ACTIVITY 1:
In the article on Naperville's airpark subdivision, replace "tractors" with "motorcycles" and write out the part that opens with the words containing "Naper Aero Club/Aero Estates (LL10), Illinois: Naperville's" and closes with "his home's garage.".
ACTIVITY 2:
Carry on the article on Naperville's airpark subdivision from its last sentence.

Saturday, July 15, 2017

Naper Aero Club/Aero Estates (LL10), Illinois: Naperville's 'airpark' subdivision still flying

Former pilot Richard Benck now keeps his collection of antique tractors in the hangar of his home in the Naper Aero Club/Aero Estates flying community, just off Route 59 and 83rd Street. Other homeowners who have stopped flying keep classic cars, boats and other collectibles in their hangars. 




Even by California's sometimes eccentric standards, Jim Carey's neighbors in Long Beach probably thought him a bit odd devoting countless hours to building a light airplane in his home's garage.

But a work-related move to the Naperville area nearly six years ago put Carey in the company of kindred spirits, and in October he made his maiden flight in his Vans RV10 airplane from the Naper Aero Club/Aero Estates subdivision.

The club is celebrating its 60th anniversary this year, and its 105 equity members are a more eclectic group than one might think. While dozens of homeowners still regularly fly their small, single-engine aircraft from the airport that anchors their community near 83rd Street and Route 59, others are using their personal airplane hangars to house collections of boats, classic cars and, in one case, antique tractors.

DATASET RECORDS:

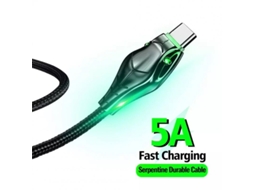 Cabo Dados Carregamento Linha Rápido Led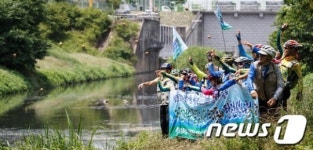 녹색자전거봉사단, 성내천 정화활동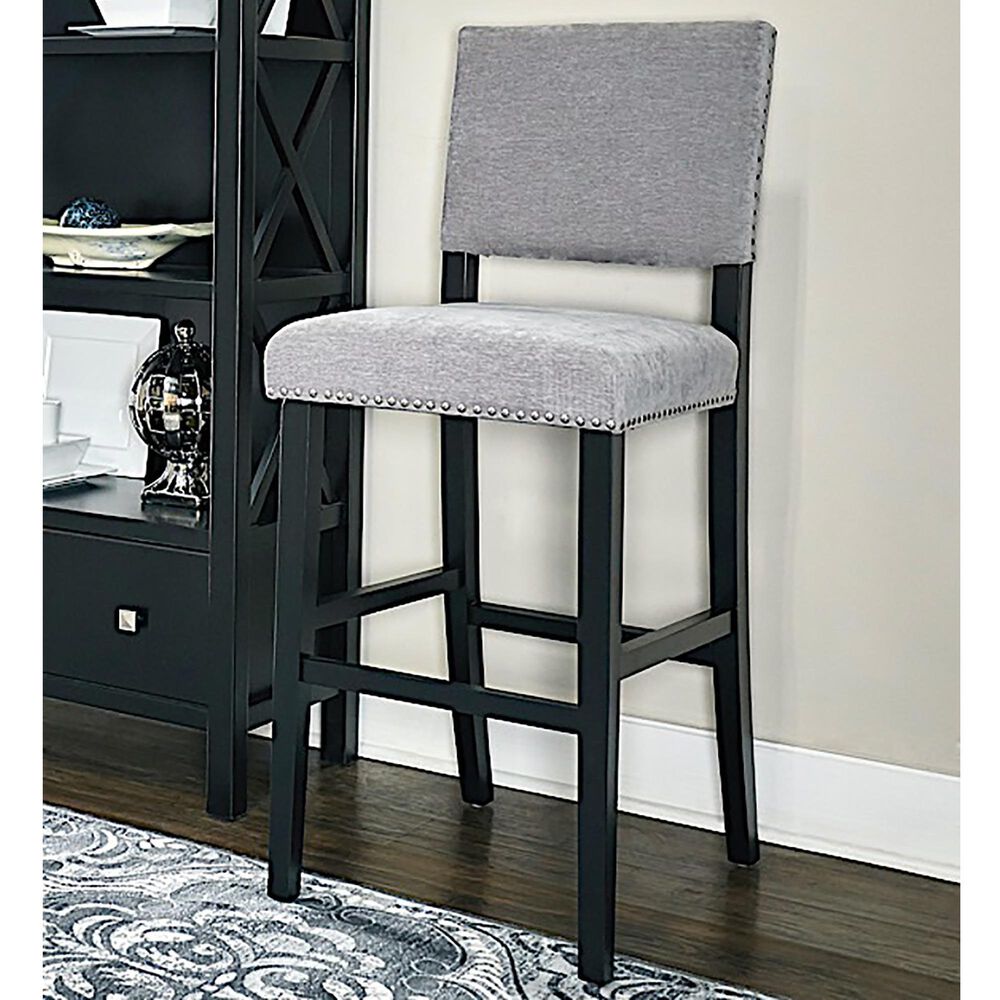 Linden Boulevard Cabrera Barstool in Dark Grey, , large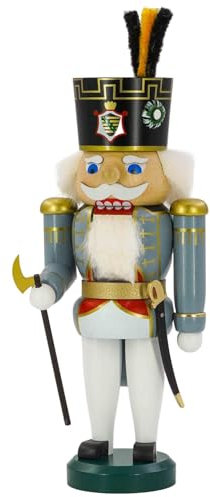 Seiffener Volkskunst | Nussknacker aus Seiffen | Weihnachtliche Nussknackerfigur | Erzgebirgische Volkskunst | 11961 | 29 cm | Sächsischer Oberhüttenverwalter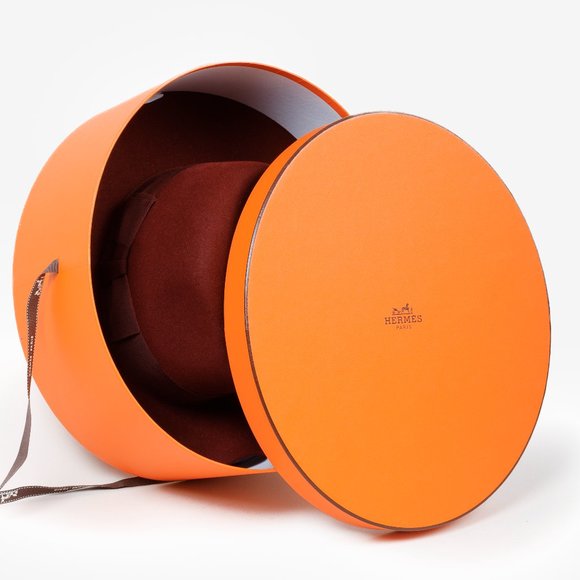 *SOLD* Hermès Wine Red Rabbit Felt Hat with Bow - Picture 15 of 15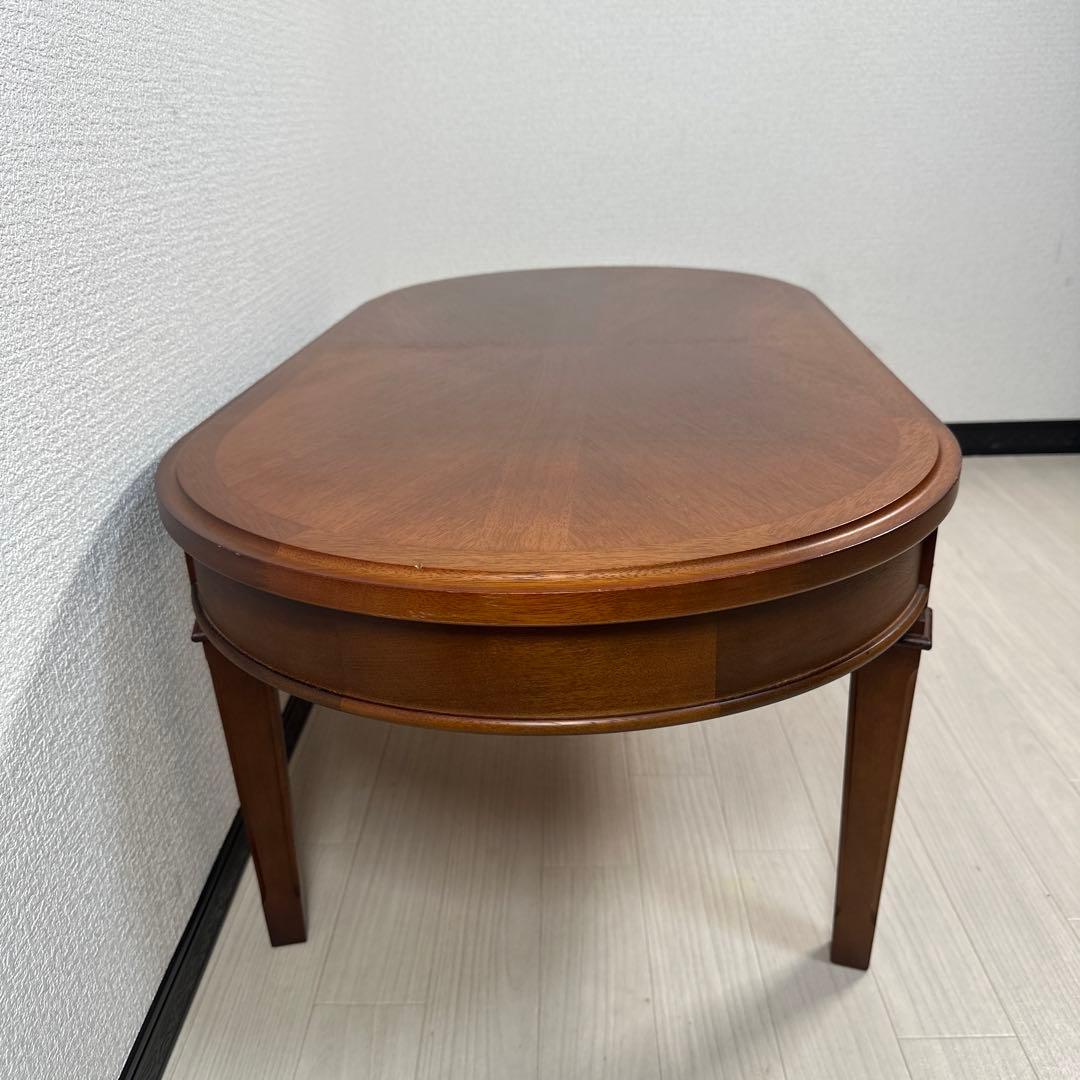 マルニ木工 地中海 センターテーブル 幅112cm 楕円形 引き出し付き※i4※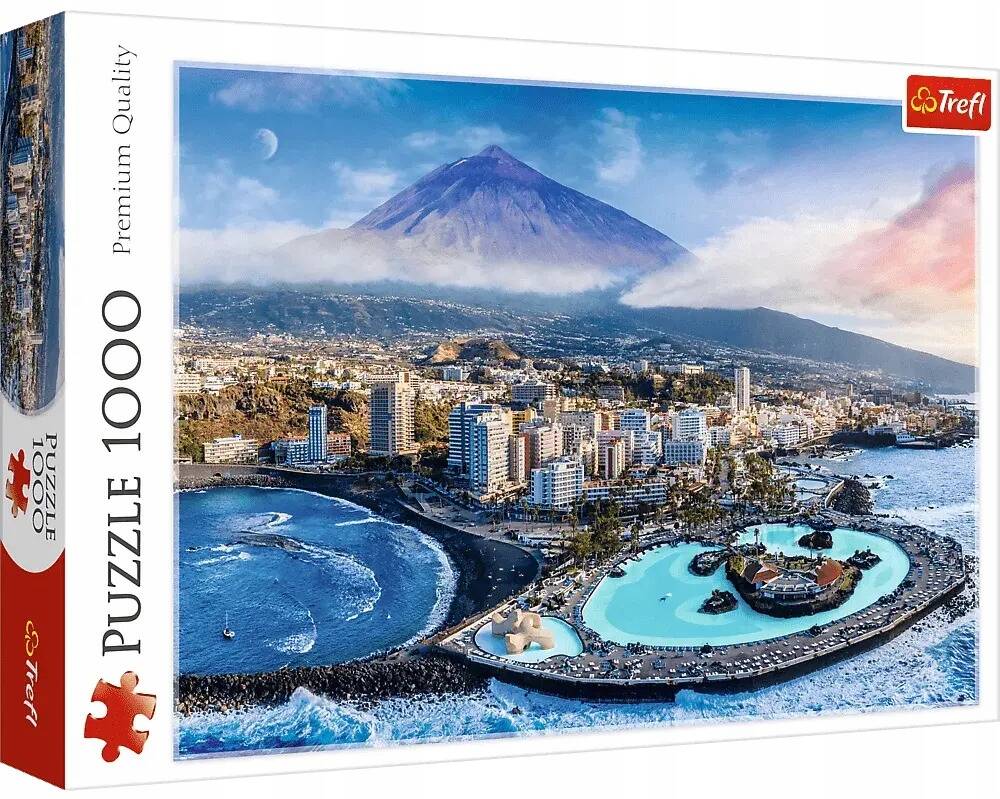 Puzzle 1000 Układanka Krajobraz Widok OCEAN Teneryfa Wulkan Teide HISZPANIA_2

RESULT 1:
Naper Aero Club/Aero Estates (LL10), Illinois: Naperville's 'airpark' subdivision still flying

Former pilot Richard Benck now keeps his collection of antique motorcycles in the hangar of his home in the Naper Aero Club/Aero Estates flying community, just off Route 59 and 83rd Street. Other homeowners who have stopped flying keep classic cars, boats and other collectibles in their hangars. 




Even by California's sometimes eccentric standards, Jim Carey's neighbors in Long Beach probably thought him a bit odd devoting countless hours to building a light airplane in his home's garage.

RESULT 2:
There are about 625 private residential airpark communities throughout the United States, 18 of them in Illinois, according to the online Living With Your Plane Association. Naper Aero Club/Aero Estates traces its ancestry to the 1950s and three couples: Alvin and Viola Beidelman, Vern and Mary Kathryn Finzer and Harold and Eva White, the latter of whom founded the Naperville Sun.

"They are the ones who bought the farmland and established Naper Aero (Club), and we then had Unit Numbers One and Two built on the old original Aero Drive" circa 1956, said Suzette Selig, a veteran pilot, flight instructor, nurse and senior member of the club, who serves as their unofficial historian.

Vern Finzer and the Whites were pilots, and the home the Whites built in Aero Estates stands to this day, Selig said.

Developers Harold Moser and Ralph Smykal bought the Feeney family farm aross the street in the 1980s and added Chandelle, Skylane and Stearman drives, the subdivision's three other main streets, Selig said. Most of the homes in Aero Estates were built after 1987, according to the Naperville Heritage Society.

A mother of three now-grown daughters, Selig learned to fly more than 50 years ago while attending high school in Evanston. She is a member of The Ninety-Nines, an international organization of women pilots.

In 2013, she and her late husband, Nick, received Master Pilot awards from the Federal Aviation Administration. They bought their home in Aero Estates in 1967.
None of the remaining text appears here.